I had a large context model analyze the last ten years of my notes and build an ontology, it took a lot of iterating. Examples; A software project may have Decision, Risk etc entities; Life may consist of Activities, Goals, Concerns, Problems, etc; the World has knowledge/facts (Topic Taxonomies like Wikipedia) etc. These are all joinable given the relationships are intact.

The agent put everything into a huge RDF ontology - a world model. I worked with the agent to re-frame that large ontology, to I can build a skill appropriate for a small context model to serve as an expert on the ontology, it owns it for all intents and purposes.

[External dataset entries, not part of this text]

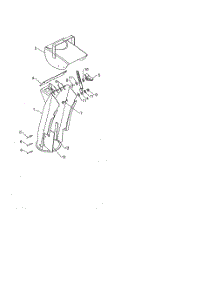 Chute  /  Deflector parts for Poulan Snow Removal Equipment 96192008700 from AppliancePartsPros.com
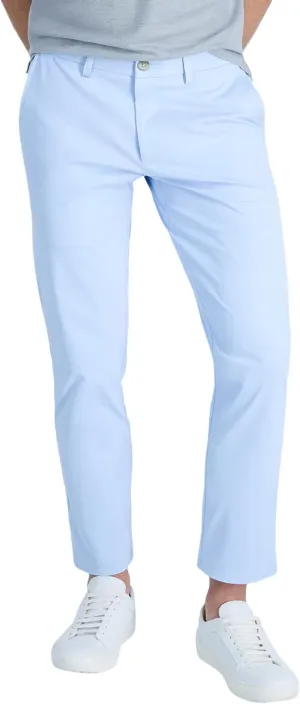 Haggar Men's Sport Travel Performance Straight Fit Flat Front Stretch Casual Pant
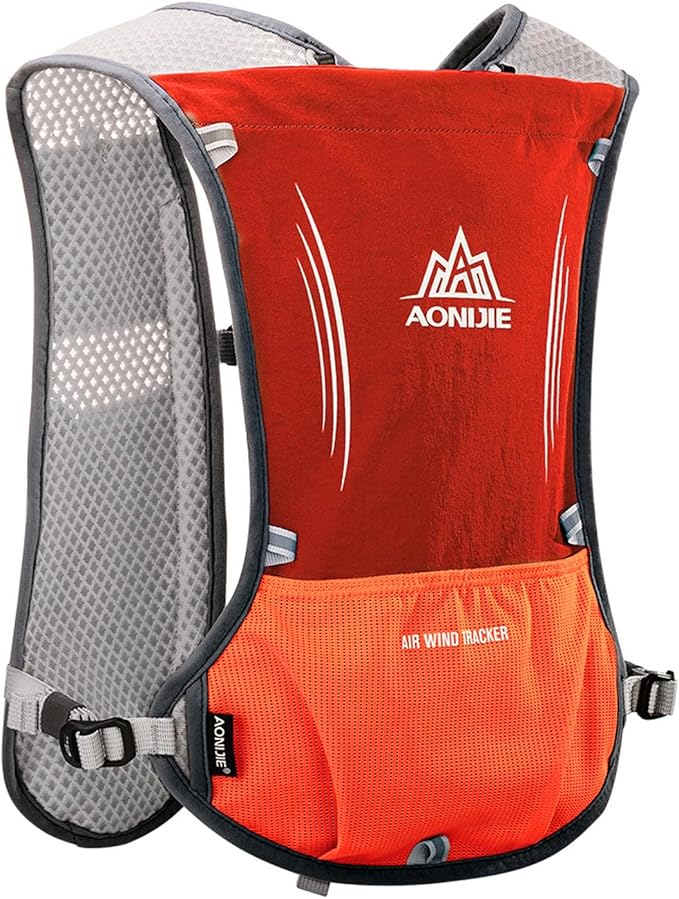 AONIJIE Hydration Backpack Running Vest, 5L Capacity, Multi-Pocket Design, Breathable and Lightweight, Pack for Outdoor Sports - Running, Cycling, Climbing and Hiking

I then worked with an agent to define use cases using my notes, real world things I do and have done: research, project management, goal setting, “hey I found a cool project online, it would be useful for my X project which is on the back burner but I don’t want to forget about it” you get the idea. I used those use cases to build out a few skills.

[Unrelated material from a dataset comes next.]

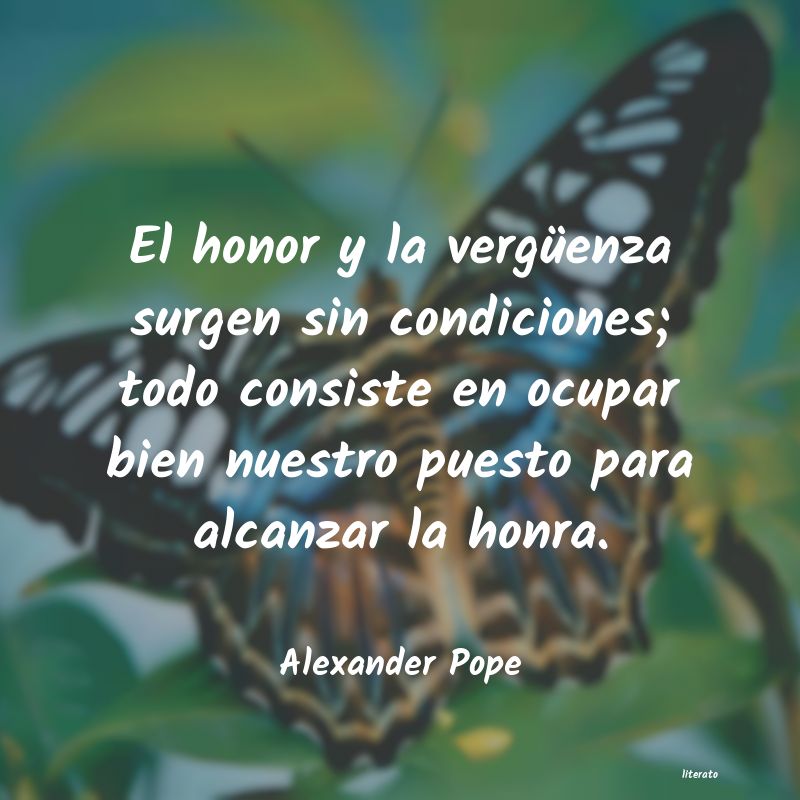 Frases de Alexander Pope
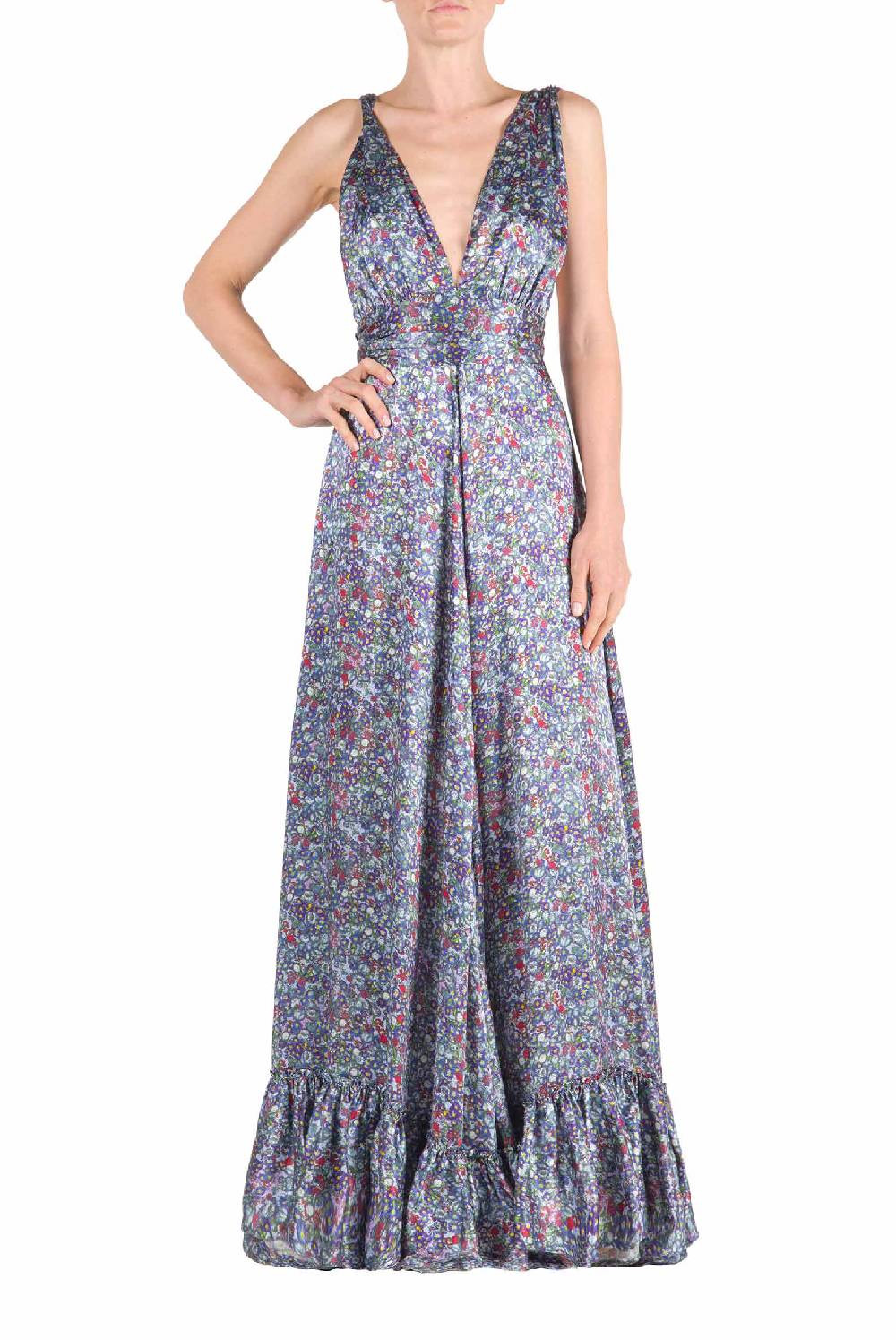 Luisa Beccaria Abito stampato floreale Shopping Online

These serve as the actual ontology-aligned data layer, and so have access to URIs pointing to Goal entries in Obsidian, Projects in ClickUp, my calendar etc etc. And so it knows what my most salient Concerns are, and which other entities are associated with them - projects, goals, documents etc, and utilize various MCP tools for external systems. It also creates “context packs” using its view across systems, and so I can have it export structured markdown for any arbitrary entities and their direct and transitive relationships, to facilitate some other agent performing targeted work.

This enables me to: 1. Build targeted software tools for life and work management, I bring the skills into that project which own the data layer OR export context in the form of agent-ready markdown 2. Give skills to my Claws (which aren’t Claws at all, it can be any arbitrary skill supporting agent harness like Goose or Hermes) and LLM apps like Claude Desktop.